Il 22 novembre 2023, con i familiari di altri ostaggi, ha incontrato Papa Francesco che ha ricordato che israeliani e palestinesi “soffrono tanto ambedue: le guerre fanno questo, ma qui siamo andati oltre le guerre, questo non è guerreggiare, questo è terrorismo”. Sono continui gli appelli del pontefice per la pace e i suoi inviti a restare umani. Ma come si può restare umani e salvare la nostra umanità?
È una domanda profonda e potente. Credo che il primo passo sia guardare l’altro e chiedersi cosa che abbiamo in comune invece di cercare subito chissà quante differenze. Quando il Santo Padre ha detto quelle parole, per me sono state di enorme valore e conforto. Le porto sempre con me. E cerco, anche se è difficile, di metterle in pratica. È difficile, quando si è nel pieno del dolore, quando si è in lutto, quando la perdita è ancora una ferita aperta. E il trauma che il popolo ebraico e lo Stato di Israele, e non solo il popolo ebraico, hanno vissuto il 7 ottobre non è ancora finito. Ci sono ancora 59 persone, di tutte le fedi – ebrei, cristiani, musulmani, indù, buddhisti – che sono prigioniere.
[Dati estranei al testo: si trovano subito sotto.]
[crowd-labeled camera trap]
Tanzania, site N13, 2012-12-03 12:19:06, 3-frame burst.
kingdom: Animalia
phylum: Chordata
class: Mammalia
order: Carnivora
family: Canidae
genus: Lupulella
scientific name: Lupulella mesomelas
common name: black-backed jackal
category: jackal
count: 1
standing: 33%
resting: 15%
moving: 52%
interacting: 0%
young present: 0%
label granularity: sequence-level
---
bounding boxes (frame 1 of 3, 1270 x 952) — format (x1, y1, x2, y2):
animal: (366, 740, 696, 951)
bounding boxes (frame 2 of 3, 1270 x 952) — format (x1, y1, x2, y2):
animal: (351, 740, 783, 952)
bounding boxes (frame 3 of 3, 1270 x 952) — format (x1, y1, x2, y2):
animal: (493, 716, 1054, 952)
Quando si è dentro questa sofferenza, è difficile restare razionali. Ma credo che

la nostra unica speranza è cercare di capire cosa abbiamo in comune con chi ci sta di fronte.

E quello che sentiamo tutti, indistintamente, è il dolore. E se lo riusciamo a capire, forse possiamo trovare un modo per alleviare il nostro dolore e anche quello degli altri.